About three months later, the family became eligible for a Medicaid-administered family managed nursing initiative (FMNI) program, which the mother had applied for even before Plaintiff started working in the home. It’s very important to note here the phrasal adjective family managed as this has a significant impact on the whether-or-not-an-employer analysis.
So under the FMNI, Plaintiff made more money, but was no longer covered under the statutory extension to PCAs. She signed an agreement in order to enroll in the FMNI program that specified she was “self-employed” and ineligible for any employee-type benefits.
Plaintiff injured her arm in June 2007 while working in the home and in January 2008 filed a claim for Workers’ Compensation benefits. The State moved for summary judgment, and the Commissioner granted the motion on the basis that Plaintiff was not a state employee at the time of her injury. Plaintiff appealed, and the Commissioner certified two questions to the trial court: (1) was Plaintiff an “employee” when she was injured; and (2) if so, was her claim time-barred?
The trial court granted the State’s motion for summary judgment on the grounds that Plaintiff wasn’t a state employee and didn’t reach the time-bar issue.
Plaintiff appealed. The standard of review on an appeal from summary judgment is the same as the trial court employs. (Ah, Dear Reader, I can picture you now—waiting with bated breath for me to explain this titillating and intriguing aspect of appellate review.) Essentially, taking all the facts alleged by the nonmoving party as true, the SCOV asks whether the moving party is entitled to judgment as a matter of law.
Although Vermont has a very broad statutory definition of “employer,” the SCOV concludes that the Agency is not Plaintiff’s employer in this case. The so-called nature-of-the-business test asks whether the putative employer contracted for services that were in the “nature of the business” in an attempt to avoid employer liability. For example, a contractor who hires subcontractors might very well qualify as a sub’s employer under this test.
The SCOV notes “that the Agency’s sole function in this case was to administer a public welfare Medicaid program while nurse’s business was actual provision of nursing care in return for Medicaid payments.” The Agency had no control of Plaintiff’s professional decision-making. Essentially, the SCOV says, (paraphrasing) “simply writing a check in an administrative capacity doth not an employer make.”
The trial court also analogized Plaintiff’s situation to a similar Nebraska case in which a patient/plaintiff sued the home care provider.
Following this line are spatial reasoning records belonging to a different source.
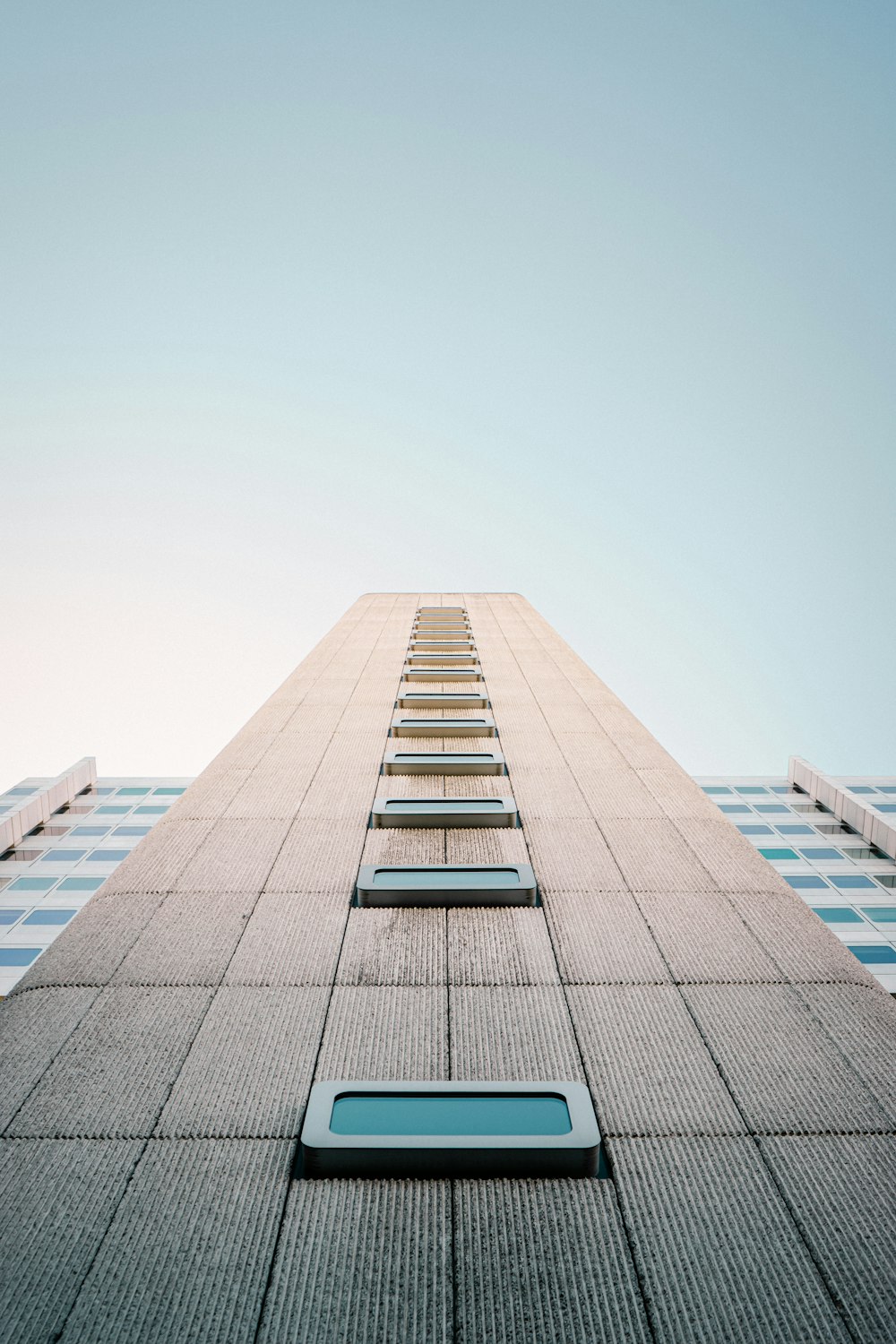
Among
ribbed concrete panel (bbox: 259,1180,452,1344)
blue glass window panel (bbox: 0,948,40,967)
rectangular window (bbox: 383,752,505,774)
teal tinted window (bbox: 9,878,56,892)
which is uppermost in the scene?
rectangular window (bbox: 383,752,505,774)

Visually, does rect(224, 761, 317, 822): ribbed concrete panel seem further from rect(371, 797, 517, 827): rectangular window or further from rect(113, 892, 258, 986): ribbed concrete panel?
rect(113, 892, 258, 986): ribbed concrete panel

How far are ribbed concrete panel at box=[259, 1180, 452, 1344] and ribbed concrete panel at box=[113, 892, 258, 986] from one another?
12.0 ft

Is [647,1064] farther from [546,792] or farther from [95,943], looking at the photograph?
[546,792]

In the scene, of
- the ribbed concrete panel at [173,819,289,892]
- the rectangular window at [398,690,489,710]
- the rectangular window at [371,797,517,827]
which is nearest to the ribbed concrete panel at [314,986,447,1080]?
the ribbed concrete panel at [173,819,289,892]

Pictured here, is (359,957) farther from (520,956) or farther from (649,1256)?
(649,1256)

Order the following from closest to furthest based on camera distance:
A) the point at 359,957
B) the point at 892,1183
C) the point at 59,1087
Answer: the point at 892,1183, the point at 59,1087, the point at 359,957

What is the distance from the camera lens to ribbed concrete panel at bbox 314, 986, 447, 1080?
25.7 feet

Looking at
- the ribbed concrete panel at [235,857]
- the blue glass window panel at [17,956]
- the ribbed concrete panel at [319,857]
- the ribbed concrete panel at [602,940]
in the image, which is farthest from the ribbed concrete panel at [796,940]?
the blue glass window panel at [17,956]

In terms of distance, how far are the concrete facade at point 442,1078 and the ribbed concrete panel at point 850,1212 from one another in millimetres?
24

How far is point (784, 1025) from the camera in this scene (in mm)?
8656

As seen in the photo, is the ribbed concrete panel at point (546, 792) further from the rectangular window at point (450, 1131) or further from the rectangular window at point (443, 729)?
the rectangular window at point (450, 1131)

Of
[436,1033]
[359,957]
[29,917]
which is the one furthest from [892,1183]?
[29,917]

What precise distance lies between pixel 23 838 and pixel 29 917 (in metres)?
7.14

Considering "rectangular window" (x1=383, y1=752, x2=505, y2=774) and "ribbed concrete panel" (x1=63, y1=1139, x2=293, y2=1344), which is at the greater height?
"rectangular window" (x1=383, y1=752, x2=505, y2=774)
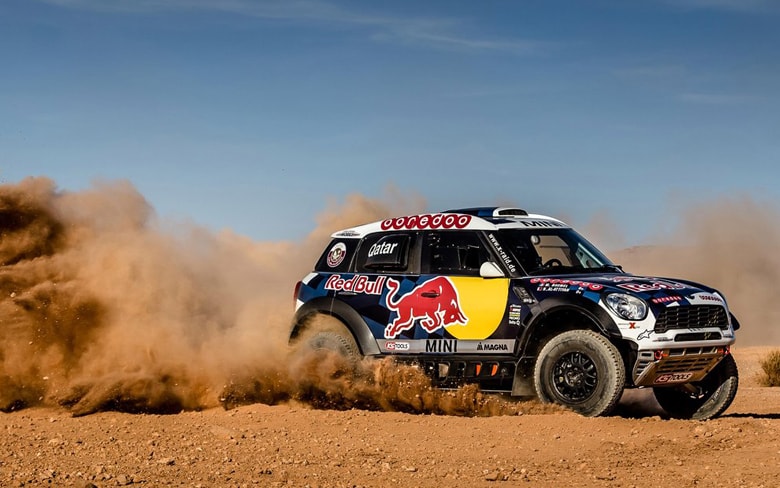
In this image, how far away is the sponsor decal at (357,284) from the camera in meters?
11.1

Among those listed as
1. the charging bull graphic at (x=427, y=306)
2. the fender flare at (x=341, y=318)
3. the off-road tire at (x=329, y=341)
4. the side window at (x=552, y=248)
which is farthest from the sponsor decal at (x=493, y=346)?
the off-road tire at (x=329, y=341)

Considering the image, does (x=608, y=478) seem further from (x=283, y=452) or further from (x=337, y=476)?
(x=283, y=452)

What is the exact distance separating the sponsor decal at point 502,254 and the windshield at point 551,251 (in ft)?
0.10

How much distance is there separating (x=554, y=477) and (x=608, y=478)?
1.28 feet

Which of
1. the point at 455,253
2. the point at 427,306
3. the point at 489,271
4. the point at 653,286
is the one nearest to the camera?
the point at 653,286

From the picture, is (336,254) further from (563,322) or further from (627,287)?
(627,287)

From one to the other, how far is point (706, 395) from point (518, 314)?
2.25 meters

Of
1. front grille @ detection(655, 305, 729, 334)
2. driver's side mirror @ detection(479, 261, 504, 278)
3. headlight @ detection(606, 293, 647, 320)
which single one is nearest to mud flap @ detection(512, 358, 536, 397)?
driver's side mirror @ detection(479, 261, 504, 278)

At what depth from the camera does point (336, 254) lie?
11.8m

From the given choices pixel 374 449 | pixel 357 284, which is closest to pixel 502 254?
pixel 357 284

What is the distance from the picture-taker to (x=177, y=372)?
1140cm

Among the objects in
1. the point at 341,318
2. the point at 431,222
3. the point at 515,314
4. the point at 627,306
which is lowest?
the point at 341,318

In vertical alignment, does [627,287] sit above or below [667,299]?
above

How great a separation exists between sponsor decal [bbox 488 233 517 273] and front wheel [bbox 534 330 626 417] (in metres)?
0.91
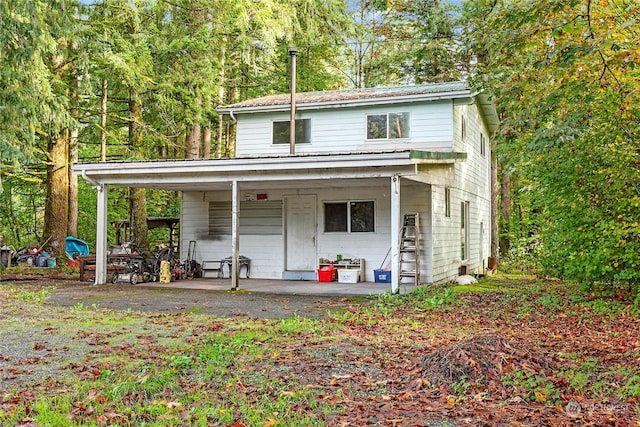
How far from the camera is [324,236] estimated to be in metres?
15.1

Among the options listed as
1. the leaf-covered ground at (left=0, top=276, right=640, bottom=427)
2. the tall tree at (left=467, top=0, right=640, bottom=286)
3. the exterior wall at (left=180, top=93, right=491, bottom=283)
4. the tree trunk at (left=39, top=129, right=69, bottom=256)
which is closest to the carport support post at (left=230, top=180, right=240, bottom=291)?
the exterior wall at (left=180, top=93, right=491, bottom=283)

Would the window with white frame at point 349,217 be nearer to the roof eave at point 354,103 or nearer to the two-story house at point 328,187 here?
the two-story house at point 328,187

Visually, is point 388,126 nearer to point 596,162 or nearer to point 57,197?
point 596,162

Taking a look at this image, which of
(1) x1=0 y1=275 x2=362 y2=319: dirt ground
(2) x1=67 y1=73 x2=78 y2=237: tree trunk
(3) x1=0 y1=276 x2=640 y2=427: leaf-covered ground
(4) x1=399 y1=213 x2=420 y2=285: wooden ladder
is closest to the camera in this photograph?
(3) x1=0 y1=276 x2=640 y2=427: leaf-covered ground

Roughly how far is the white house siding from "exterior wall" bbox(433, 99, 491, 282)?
0.57 metres

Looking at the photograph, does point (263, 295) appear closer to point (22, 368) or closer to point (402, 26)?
point (22, 368)

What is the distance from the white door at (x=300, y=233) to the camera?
1530cm

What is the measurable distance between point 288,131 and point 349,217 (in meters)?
3.17

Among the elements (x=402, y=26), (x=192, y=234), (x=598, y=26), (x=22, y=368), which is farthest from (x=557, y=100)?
(x=402, y=26)

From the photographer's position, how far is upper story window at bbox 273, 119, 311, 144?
1595 centimetres

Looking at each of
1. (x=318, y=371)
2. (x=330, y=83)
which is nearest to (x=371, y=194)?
(x=318, y=371)

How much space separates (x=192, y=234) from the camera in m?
16.4

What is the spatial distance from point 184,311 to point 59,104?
29.6 feet

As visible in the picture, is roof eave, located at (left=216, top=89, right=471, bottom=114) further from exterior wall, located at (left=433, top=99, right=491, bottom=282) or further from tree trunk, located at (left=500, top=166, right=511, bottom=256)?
tree trunk, located at (left=500, top=166, right=511, bottom=256)
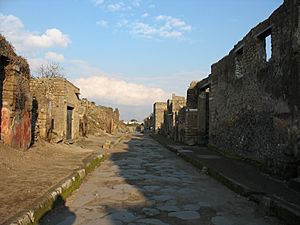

The Nebraska Court held that the home care provider was an independent contractor rather than an agency employee because the agency (paraphrasing) “wrote the checks” whereas the patient chose the provider, controlled the schedule, and so forth. The SCOV agrees with the trial court’s approach and rules that Plaintiff in this case was not an employee.
Plaintiff’s final argument was that under the so-called “right-to-control” test, the Agency exercised such control over her work that she was, for statutory purposes, an Agency employee. The SCOV rejects this argument not once but twice. First, the SCOV notes that the appropriate test is really the nature-of-the-business test as discussed above. Then, the SCOV concludes that even under the right-to-control test, it was the patient’s parents and not the Agency who had the right to control Plaintiff’s work.
So Plaintiff is out; proving that from a legal perspective good work may sometimes have to be its own reward. And we still don’t get to find out whether the claim was time-barred.